EP1088605A2

EP1088605A2 - Process and apparatus for continuous production of corrugated metal pipe with parallel ridges

Info

Publication number: EP1088605A2
Application number: EP00120973A
Authority: EP
Inventors: Giuseppe Brega; Vittorio Travini
Original assignee: Olimpia 80 SRL
Current assignee: Olimpia 80 SRL
Priority date: 1999-10-01
Filing date: 2000-09-27
Publication date: 2001-04-04
Anticipated expiration: 2020-09-27
Also published as: EP1088605A3; ITMI992053A0; IT1313765B1; DE60027658T2; DE60027658D1; ES2264412T3; ITMI992053A1; EP1088605B1; ATE324950T1

Abstract

A metal pipe (T) is fed at a first speed into a space between delimited successive contiguous mechanical corrugators (34, 38), each of which turns around an axis coinciding with the axis of the pipe (a) and is disposed eccentrically with respect thereto and has a spiral inner corrugating surface with its axis (b, c) offset with respect to the axis of the pipe and a diameter greater than the diameter of the pipe. The corrugated pipe (TC) is extracted at a second speed lower than the first speed.

An appropriate coordination between the input speed, the output speed and the pitch of the spirals of the corrugating fixtures allows corrugated metal pipes with parallel annular ridges to be produced continuously.

Description

The invention relates to the field of production of corrugated metal pipes.
There is a wide demand for corrugated metal pipes on the market for gas installations, for sanitary fixtures and heating systems or also for marine systems, to replace the flexible plastic or rubber pipes used until now which no longer comply with standards or in any case are deemed not sufficiently reliable.
A large proportion of the corrugated metal pipes on the market at present has a spiral corrugation obtained continuously by means of corrugating fixtures also having a spiral shape. However, there is currently a greater demand for metal pipes, particularly in stainless or tempered steel, provided with a ring-type or parallel ridge-type corrugation, in that it has been found that they have greater flexibility and are therefore more desirable.

## GIVEN PROBLEM
Copy the patent text above from "An appropriate coordination" up to and including "corrugated metal pipes.", renaming "coordination" to "synchronization" throughout that stretch.

## Rows of spatial question data
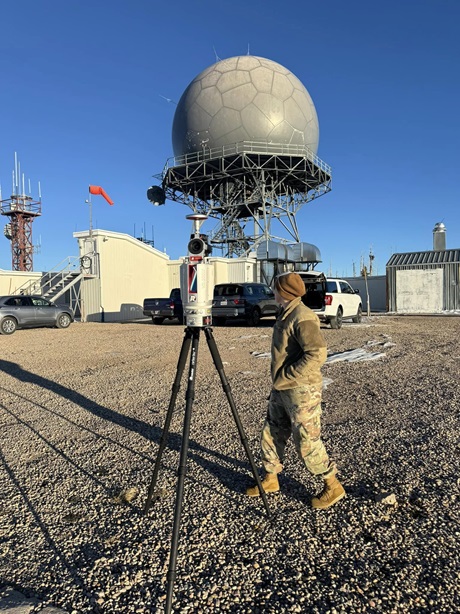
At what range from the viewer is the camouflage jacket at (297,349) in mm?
2893

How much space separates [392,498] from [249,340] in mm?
9226

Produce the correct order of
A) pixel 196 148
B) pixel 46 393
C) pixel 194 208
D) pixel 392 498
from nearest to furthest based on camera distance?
pixel 392 498, pixel 46 393, pixel 196 148, pixel 194 208

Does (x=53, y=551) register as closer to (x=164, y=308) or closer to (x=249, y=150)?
(x=164, y=308)

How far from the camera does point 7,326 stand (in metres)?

## RESPONSE TO THE EXERCISE
An appropriate synchronization between the input speed, the output speed and the pitch of the spirals of the corrugating fixtures allows corrugated metal pipes with parallel annular ridges to be produced continuously.

Description

The invention relates to the field of production of corrugated metal pipes.